Look below for the line with "Can you tell", and from there restate every line word for word until the entries end.

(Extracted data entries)

:::

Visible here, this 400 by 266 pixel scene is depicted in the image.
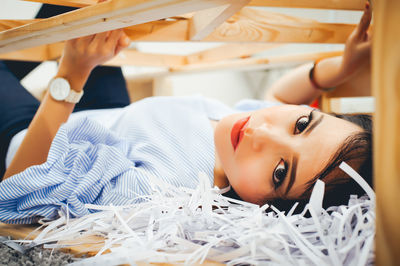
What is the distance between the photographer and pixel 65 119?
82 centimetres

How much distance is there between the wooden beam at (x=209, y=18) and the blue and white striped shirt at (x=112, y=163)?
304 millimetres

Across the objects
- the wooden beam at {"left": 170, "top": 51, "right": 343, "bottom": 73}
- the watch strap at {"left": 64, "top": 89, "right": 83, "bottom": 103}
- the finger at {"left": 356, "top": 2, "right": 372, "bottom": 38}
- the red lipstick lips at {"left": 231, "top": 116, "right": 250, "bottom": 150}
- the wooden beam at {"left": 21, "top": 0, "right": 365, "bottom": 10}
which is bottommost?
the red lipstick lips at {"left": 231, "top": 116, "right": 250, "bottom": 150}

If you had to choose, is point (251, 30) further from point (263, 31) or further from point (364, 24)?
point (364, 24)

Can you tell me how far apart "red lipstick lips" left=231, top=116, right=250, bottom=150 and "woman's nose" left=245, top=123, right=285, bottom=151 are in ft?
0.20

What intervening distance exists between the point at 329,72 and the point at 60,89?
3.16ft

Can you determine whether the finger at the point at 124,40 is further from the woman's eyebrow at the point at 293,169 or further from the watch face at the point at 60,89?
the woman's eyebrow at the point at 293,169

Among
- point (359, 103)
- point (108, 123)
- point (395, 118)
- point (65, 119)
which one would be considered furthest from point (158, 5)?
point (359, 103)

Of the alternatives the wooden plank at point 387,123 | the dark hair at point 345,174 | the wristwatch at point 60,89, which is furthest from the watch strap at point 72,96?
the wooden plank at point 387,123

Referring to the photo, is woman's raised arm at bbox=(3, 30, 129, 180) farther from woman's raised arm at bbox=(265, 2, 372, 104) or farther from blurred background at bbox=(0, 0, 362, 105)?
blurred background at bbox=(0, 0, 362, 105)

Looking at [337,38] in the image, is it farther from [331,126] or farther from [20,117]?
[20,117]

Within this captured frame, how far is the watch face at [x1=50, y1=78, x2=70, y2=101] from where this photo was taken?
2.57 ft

:::

**Output of the task**.
Can you tell me how far apart "red lipstick lips" left=231, top=116, right=250, bottom=150 and "woman's nose" left=245, top=123, right=285, bottom=151 are in ft?
0.20

What intervening distance exists between the point at 329,72 and the point at 60,89?
3.16ft

Can you determine whether the finger at the point at 124,40 is further from the woman's eyebrow at the point at 293,169 or further from the watch face at the point at 60,89?
the woman's eyebrow at the point at 293,169

Among
- point (359, 103)
- point (108, 123)
- point (395, 118)
- point (65, 119)
which one would be considered furthest from point (158, 5)?
point (359, 103)

Of the alternatives the wooden plank at point 387,123 | the dark hair at point 345,174 | the wristwatch at point 60,89, which is furthest from the watch strap at point 72,96?
the wooden plank at point 387,123

Referring to the photo, is woman's raised arm at bbox=(3, 30, 129, 180) farther from woman's raised arm at bbox=(265, 2, 372, 104) or farther from blurred background at bbox=(0, 0, 362, 105)?
blurred background at bbox=(0, 0, 362, 105)

Looking at [337,38] in the image, is it farther from [331,126] or farther from [20,117]?
[20,117]

Within this captured frame, how far is the watch face at [x1=50, y1=78, x2=70, y2=101] from where this photo was taken?
2.57 ft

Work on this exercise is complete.